Elle revenait à la maison lorsque Mr Hale la rattrapa.
    — Où étais-tu donc, jolie demoiselle ? [60]
    — À la poste... pour envoyer une lettre ; une lettre
à Frederick. Oh, papa, peut-être n’aurais-je pas dû, mais maman a été prise d’une
envie de le voir si insistante – elle a dit que cela la guérirait – et puis elle
a dit qu’il fallait qu’elle le voie avant de mourir. Vous ne pouvez-vous imaginer
comme elle s’est montrée pressante ! Ai-je mal agi ?
    Mr Hale ne répondit pas tout de suite.
    — Tu aurais dû attendre que je rentre, Margaret, dit-il
enfin.
    — J’ai essayé de la persuader...
    Elle ne poursuivit pas.
    — Je ne sais que penser, dit Mr Hale après un silence.

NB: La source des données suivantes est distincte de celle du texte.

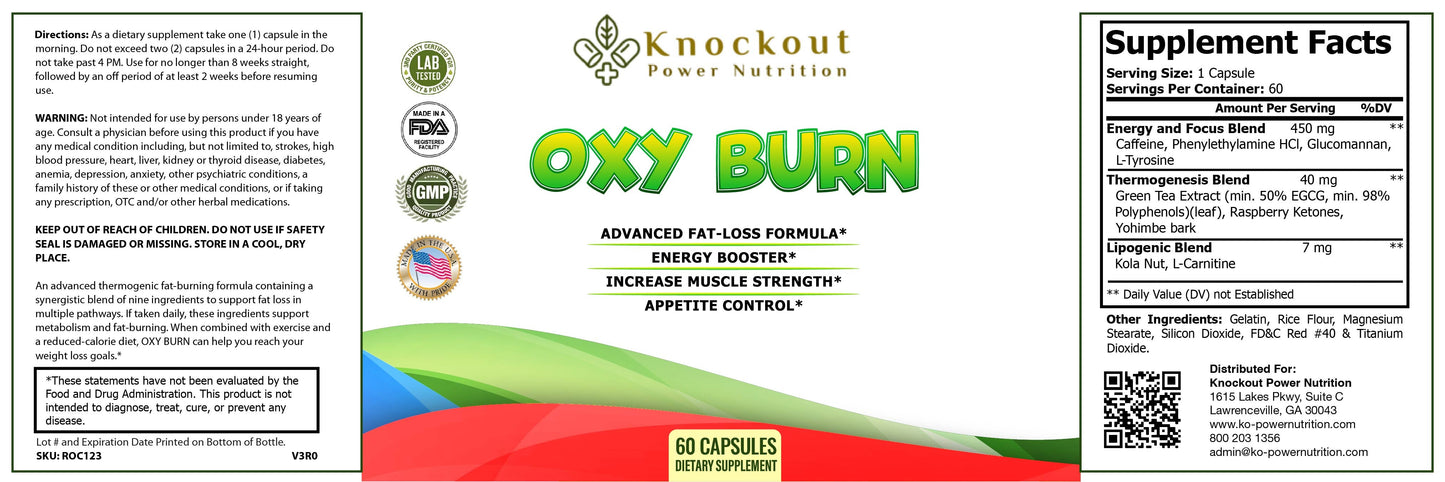 Oxy Burn – Abnehmkapseln auf pflanzlicher Basis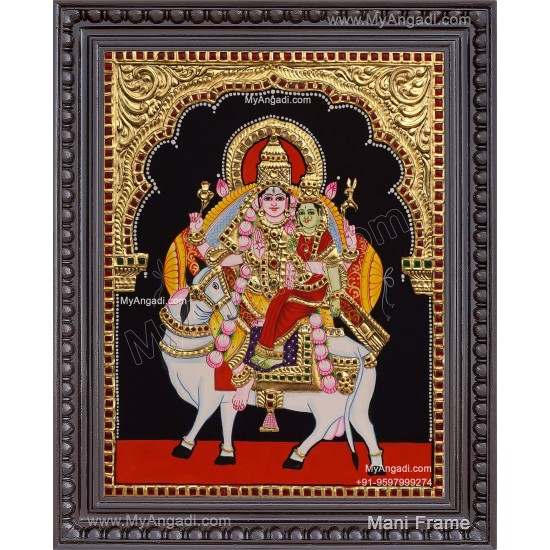 Pradhosam Sivan Parvathi Tanjore Painting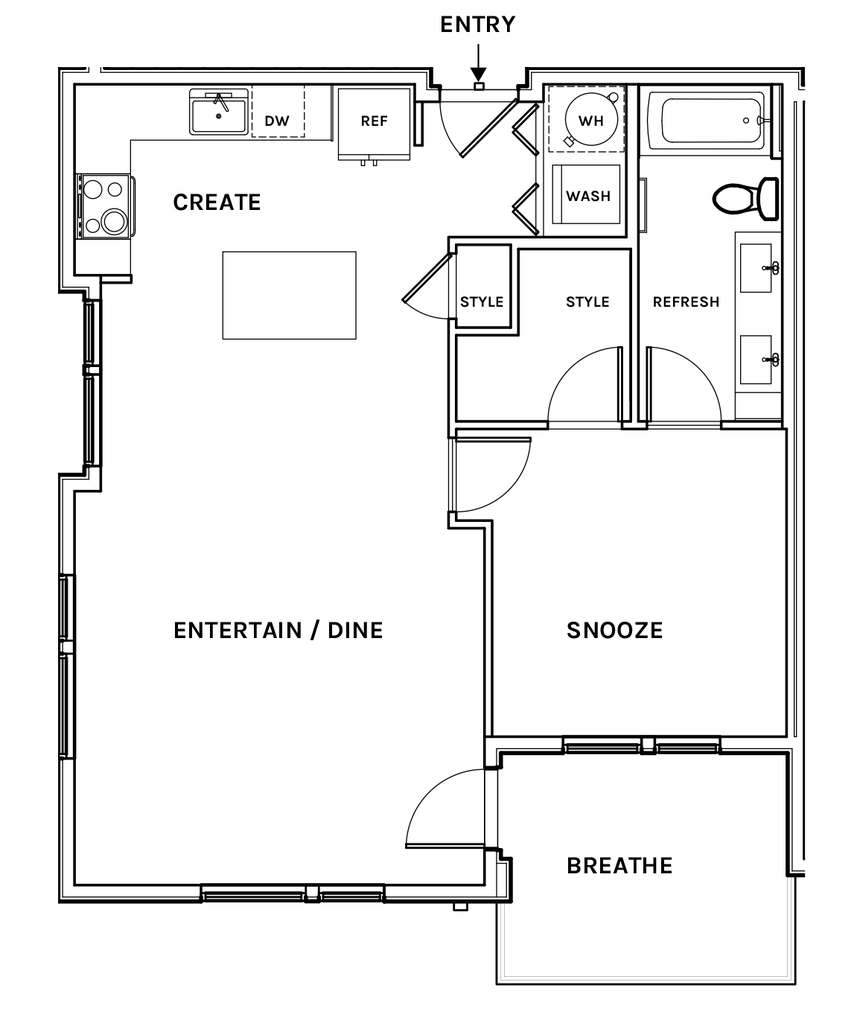 Studio, 1, 2, 3, & 4-BR Apartments in Boulder, CO | Layouts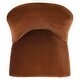 preview thumbnail 36 of 124, SAFAVIEH Couture Nolita Velvet Accent Chair - Mustard / Brass - 28"x23"x35.3" - 28" W x 23" D x 35" H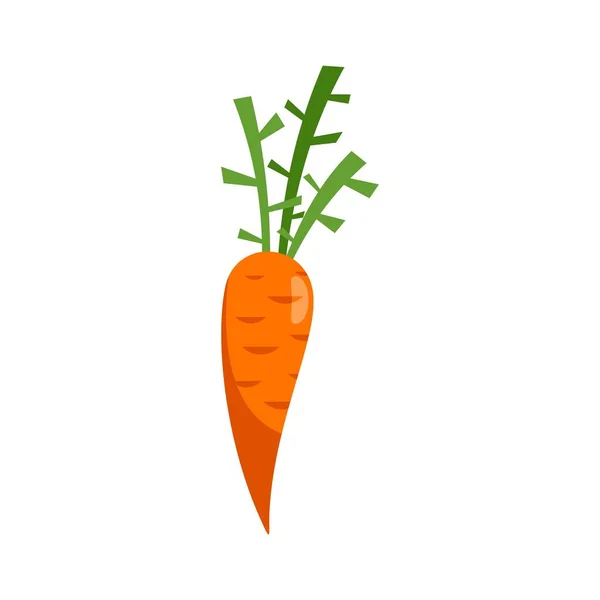 Icona cibo carota vettore isolato piatto — Vettoriale Stock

Il faut qu’elle le voie si elle y tient tant, car je crois que cela lui ferait beaucoup
plus de bien que tous les médicaments du médecin – et peut-être cela la remettrait-il
d’aplomb ; mais le danger que cela représente pour Frederick est hélas très
grand.
    — Même toutes ces années après la mutinerie, papa ?
    — Oui. Il est évidemment indispensable que le gouvernement
prenne des mesures draconiennes pour réprimer les outrages à l’autorité, surtout
dans la marine, où un officier commandant se doit d’apparaître, aux yeux de ses
hommes, investi de tout le pouvoir qui existe dans sa patrie pour le soutenir, défendre
sa cause et venger tous les torts qui lui sont faits, le cas échéant. Ah, peu leur
importe que leurs autorités se soient montrées tyranniques, provoquant jusqu’à la
folie des caractères prompts à réagir ; au reste, si ladite tyrannie peut constituer
une excuse ultérieurement, elle n’est jamais prise en compte en premier lieu ;
ils n’épargnent aucune dépense, envoient leurs bateaux dans le monde, écument les
mers pour mettre la main sur les coupables, sans que le passage des années efface
le souvenir des offenses commises : le crime reste frais en mémoire et toujours
d’actualité sur les registres de l’Amirauté tant qu’il n’est pas lavé dans le sang.
    — Oh, papa, qu’ai-je fait ! Pourtant, sur le moment,
cela semblait s’imposer. Je suis sûre que Frederick lui-même courrait le risque.